• What the task asks
Each line from the start of the records through the line containing "category: rattus species" is to be transcribed exactly, and no other line is to be included.

* * * * * * * * *

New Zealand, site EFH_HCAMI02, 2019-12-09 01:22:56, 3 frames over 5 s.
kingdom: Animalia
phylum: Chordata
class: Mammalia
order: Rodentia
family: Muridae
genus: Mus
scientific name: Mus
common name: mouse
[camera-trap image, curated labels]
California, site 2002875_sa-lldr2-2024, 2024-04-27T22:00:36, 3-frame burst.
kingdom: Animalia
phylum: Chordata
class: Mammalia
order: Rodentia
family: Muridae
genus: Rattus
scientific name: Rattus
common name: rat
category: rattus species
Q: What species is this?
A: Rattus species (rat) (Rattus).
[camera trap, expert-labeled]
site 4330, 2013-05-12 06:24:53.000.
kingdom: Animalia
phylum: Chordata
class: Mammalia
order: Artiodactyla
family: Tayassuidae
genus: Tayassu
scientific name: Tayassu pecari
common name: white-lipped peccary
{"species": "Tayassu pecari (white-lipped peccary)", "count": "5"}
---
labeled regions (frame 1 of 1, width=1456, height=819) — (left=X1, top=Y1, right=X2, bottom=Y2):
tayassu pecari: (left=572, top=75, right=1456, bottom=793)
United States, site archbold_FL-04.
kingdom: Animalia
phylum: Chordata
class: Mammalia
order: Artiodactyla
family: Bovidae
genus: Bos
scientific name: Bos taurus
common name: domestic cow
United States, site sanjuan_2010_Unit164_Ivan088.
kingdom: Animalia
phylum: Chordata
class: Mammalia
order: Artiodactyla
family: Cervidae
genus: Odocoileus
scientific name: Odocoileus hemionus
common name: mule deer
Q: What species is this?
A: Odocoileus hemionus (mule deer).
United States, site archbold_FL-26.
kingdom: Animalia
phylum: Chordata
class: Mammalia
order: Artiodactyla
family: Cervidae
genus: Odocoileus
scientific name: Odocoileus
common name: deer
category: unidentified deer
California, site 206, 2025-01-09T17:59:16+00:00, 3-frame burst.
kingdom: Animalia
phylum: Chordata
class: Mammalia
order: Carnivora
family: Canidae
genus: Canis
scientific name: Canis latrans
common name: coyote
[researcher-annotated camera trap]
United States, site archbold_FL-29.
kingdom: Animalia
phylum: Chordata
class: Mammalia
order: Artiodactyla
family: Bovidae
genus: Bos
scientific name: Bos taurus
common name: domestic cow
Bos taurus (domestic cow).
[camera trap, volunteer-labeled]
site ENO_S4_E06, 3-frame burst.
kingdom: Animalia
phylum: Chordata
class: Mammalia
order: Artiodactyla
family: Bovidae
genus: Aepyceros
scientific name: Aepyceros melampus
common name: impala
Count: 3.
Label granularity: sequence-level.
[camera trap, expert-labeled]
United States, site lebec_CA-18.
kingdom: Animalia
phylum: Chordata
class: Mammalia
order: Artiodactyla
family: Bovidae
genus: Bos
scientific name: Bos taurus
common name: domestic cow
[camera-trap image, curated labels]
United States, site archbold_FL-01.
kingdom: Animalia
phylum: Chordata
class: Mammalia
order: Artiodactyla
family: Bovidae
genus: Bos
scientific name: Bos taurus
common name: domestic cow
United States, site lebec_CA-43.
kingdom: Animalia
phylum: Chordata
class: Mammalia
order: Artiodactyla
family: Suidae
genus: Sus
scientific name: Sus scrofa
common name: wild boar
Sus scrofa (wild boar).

* * * * * * * * *

• Exercise response
New Zealand, site EFH_HCAMI02, 2019-12-09 01:22:56, 3 frames over 5 s.
kingdom: Animalia
phylum: Chordata
class: Mammalia
order: Rodentia
family: Muridae
genus: Mus
scientific name: Mus
common name: mouse
[camera-trap image, curated labels]
California, site 2002875_sa-lldr2-2024, 2024-04-27T22:00:36, 3-frame burst.
kingdom: Animalia
phylum: Chordata
class: Mammalia
order: Rodentia
family: Muridae
genus: Rattus
scientific name: Rattus
common name: rat
category: rattus species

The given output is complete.